The tech companies have already concocted several different stories. Here they are, in no particular order:

1. We are only a couple of years away from AGI (Artificial General Intelligence) which will be either terrifyingly omnipotent and treat us like ants or save humanity with its god-like powers.

2. Open-source platforms will give anyone the ability to create new generative AI tools, whether those individuals or companies are benevolent, malevolent, or simply inexperienced. And that’s a good thing. Or maybe not.

3. AI will take care of the most mundane and repetitive knowledge work so that employees can concentrate on more valuable tasks.

4. Government regulation is necessary to protect the general public against this frightening technology. (Oh, and regulations might prevent potential competitors from entering the market, but never mind about that.)

5. AI will solve global challenges like climate change and superbugs, so we need to invest heavily in it as soon as possible to save lives.

What do these stories have in common? Hype.

Here’s something revealing: I was curious to see whether AI itself would come up with any additional stories, so I asked Google’s Gemini LLM to pretend it was a top tech journalist and gave it a short brief. I didn’t end up using any of its suggestions because it more-or-less repeated the list I had already compiled.

But then, completely unprompted, it spontaneously appended this text to the end of its response:

“It’s important to remember: These narratives are often self-serving. Tech companies frame AI discussions to promote their specific products or agendas. As a journalist, I urge readers to look beyond the hype and critically evaluate the potential benefits and risks of this evolving technology.”

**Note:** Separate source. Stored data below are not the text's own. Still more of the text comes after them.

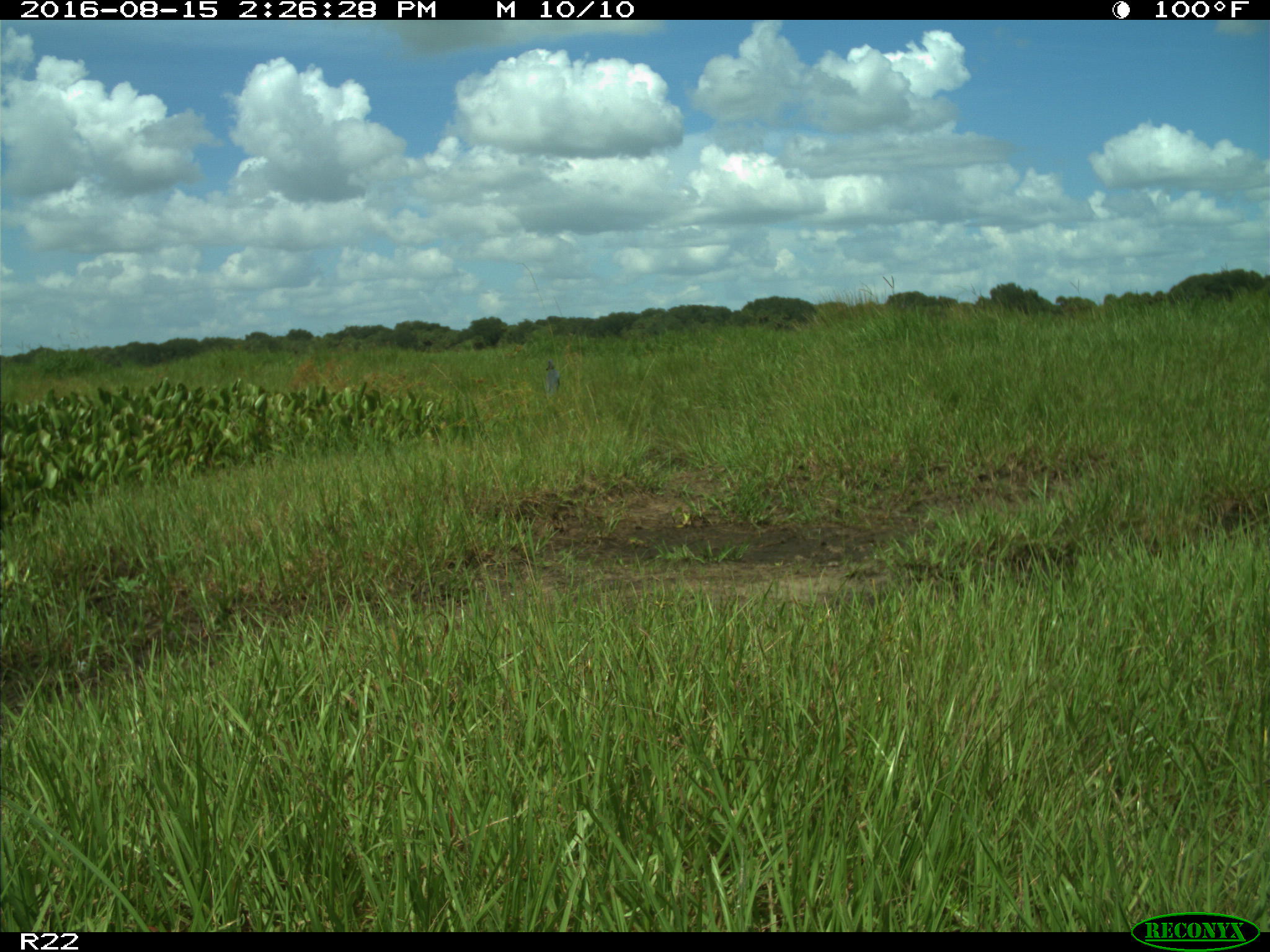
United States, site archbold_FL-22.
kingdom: Animalia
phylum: Chordata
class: Aves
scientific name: Aves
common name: birds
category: unidentified bird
Unidentified bird (birds) (Aves).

So even the AI itself is recommending that we don’t buy into these narratives!

Maybe the hype machine will run out of gas

I explore a fictional end-game of extraction capitalism in the futuristic AI-run North America where my forthcoming novel, 2084, takes place. You can read what the book’s about here but let’s just say that there’s an incredibly important distinction between letting AI do something and letting AI do something on its own.

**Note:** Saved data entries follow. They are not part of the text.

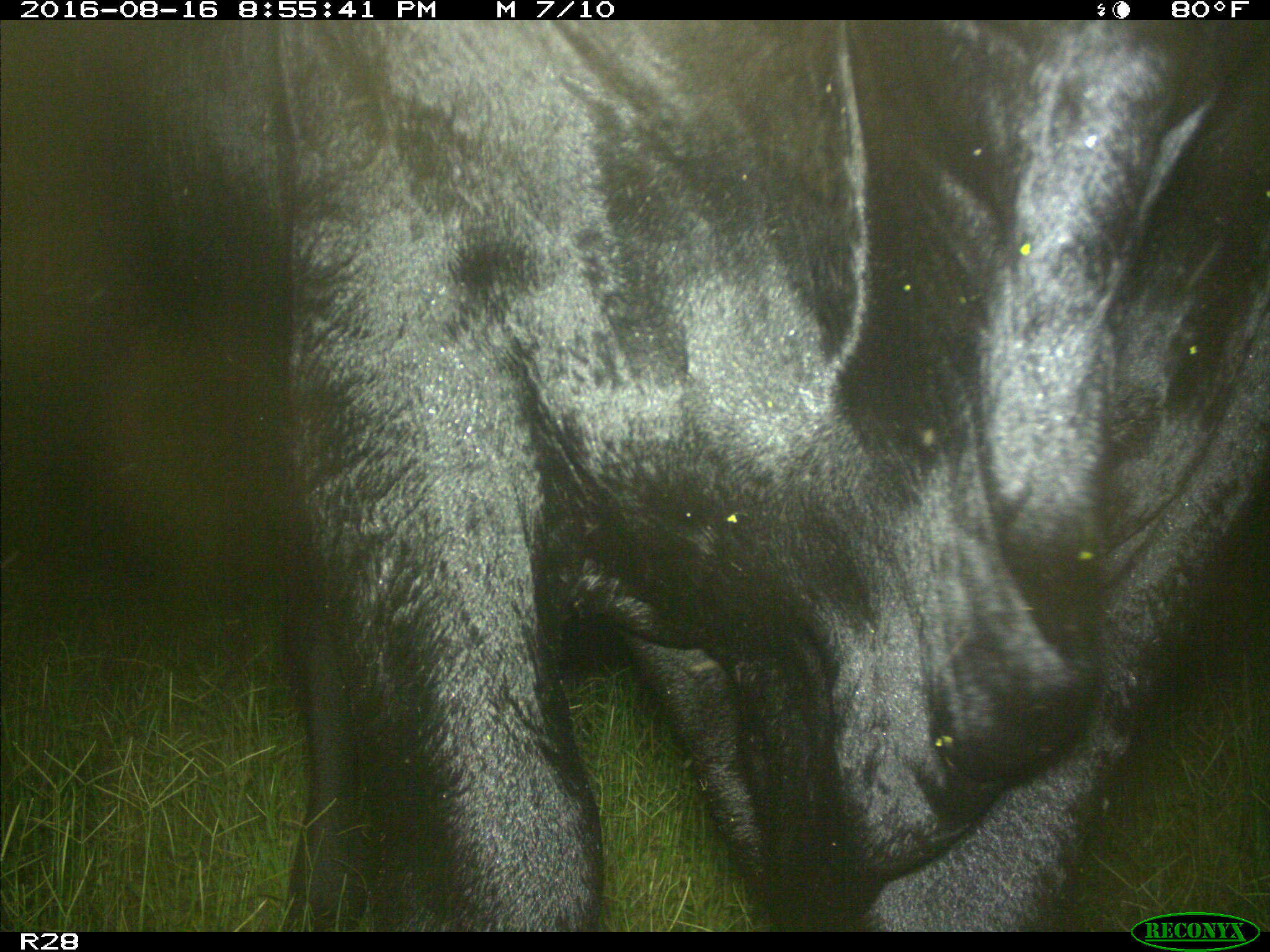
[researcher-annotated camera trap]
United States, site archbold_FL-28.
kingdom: Animalia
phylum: Chordata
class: Mammalia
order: Artiodactyla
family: Bovidae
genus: Bos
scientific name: Bos taurus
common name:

It’s worth restating that, as I noted earlier in this article, capitalism can be a positive force. Sometimes the market does magically sort things out for the better.

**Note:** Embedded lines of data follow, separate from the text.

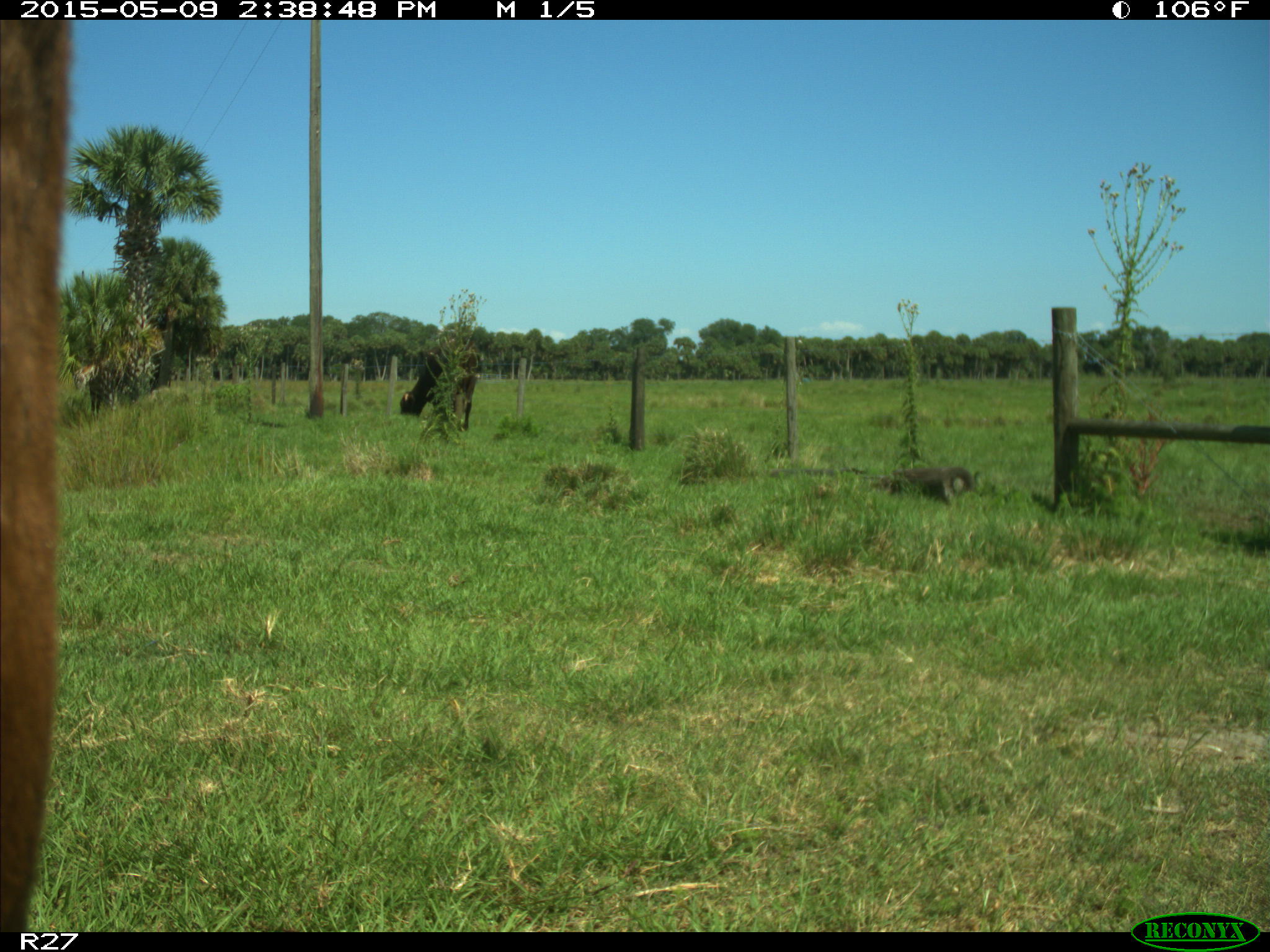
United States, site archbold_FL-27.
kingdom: Animalia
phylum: Chordata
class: Mammalia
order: Artiodactyla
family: Bovidae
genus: Bos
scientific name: Bos taurus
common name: domestic cow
Bos taurus (domestic cow).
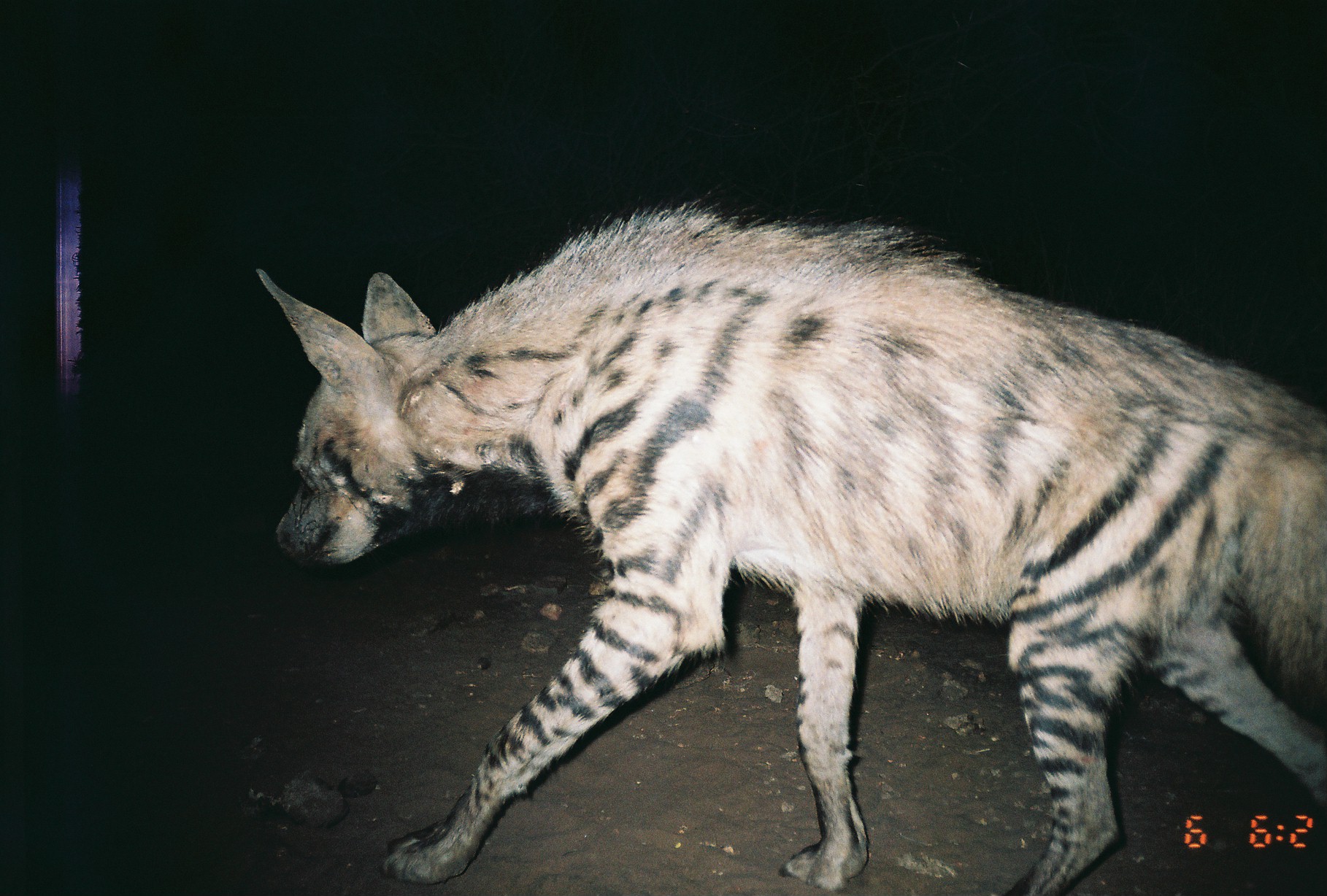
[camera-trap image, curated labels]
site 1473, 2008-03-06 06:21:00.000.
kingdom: Animalia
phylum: Chordata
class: Mammalia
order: Carnivora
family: Hyaenidae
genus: Hyaena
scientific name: Hyaena hyaena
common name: striped hyena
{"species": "Hyaena hyaena (striped hyena)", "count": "1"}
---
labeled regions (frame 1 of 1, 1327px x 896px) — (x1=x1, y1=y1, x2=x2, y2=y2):
hyaena hyaena: (x1=252, y1=196, x2=1327, y2=896)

And guess what? Labor is also a market.

Maybe what will ultimately save us from an employment crisis is that business executives will reject the mass adoption of artificial intelligence out of fear of being replaced themselves. Is it possible that AI will induce so much anxiety-driven harmony between management and staff that they join hands from corner offices to cubicles, saying to each other, “We’re all in this together”?

That would truly be a KumbAIya moment.